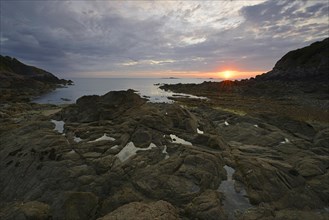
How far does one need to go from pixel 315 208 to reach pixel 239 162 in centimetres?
637

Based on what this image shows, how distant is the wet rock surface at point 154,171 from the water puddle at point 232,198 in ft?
0.44

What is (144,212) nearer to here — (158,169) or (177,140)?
(158,169)

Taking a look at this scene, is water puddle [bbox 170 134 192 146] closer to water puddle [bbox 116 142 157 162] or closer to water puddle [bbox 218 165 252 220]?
water puddle [bbox 116 142 157 162]

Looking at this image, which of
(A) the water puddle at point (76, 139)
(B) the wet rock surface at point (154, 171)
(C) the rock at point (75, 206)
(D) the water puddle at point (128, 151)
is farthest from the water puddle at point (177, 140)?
(C) the rock at point (75, 206)

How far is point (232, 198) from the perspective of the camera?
17531mm

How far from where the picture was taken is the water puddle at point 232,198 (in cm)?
1645

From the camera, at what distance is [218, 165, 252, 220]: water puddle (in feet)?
54.0

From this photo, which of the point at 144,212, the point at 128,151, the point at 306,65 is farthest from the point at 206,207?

☆ ☆ ☆

WORK TO COMPLETE
Reproduce the material from the line containing "From the camera, at" through the end of the material, substituting "nearest" for "farthest" and leaving everything else unchanged.

CORRECT RESULT
From the camera, at what distance is [218, 165, 252, 220]: water puddle (in feet)?
54.0

From this photo, which of the point at 144,212, the point at 128,151, the point at 306,65 is nearest from the point at 206,207?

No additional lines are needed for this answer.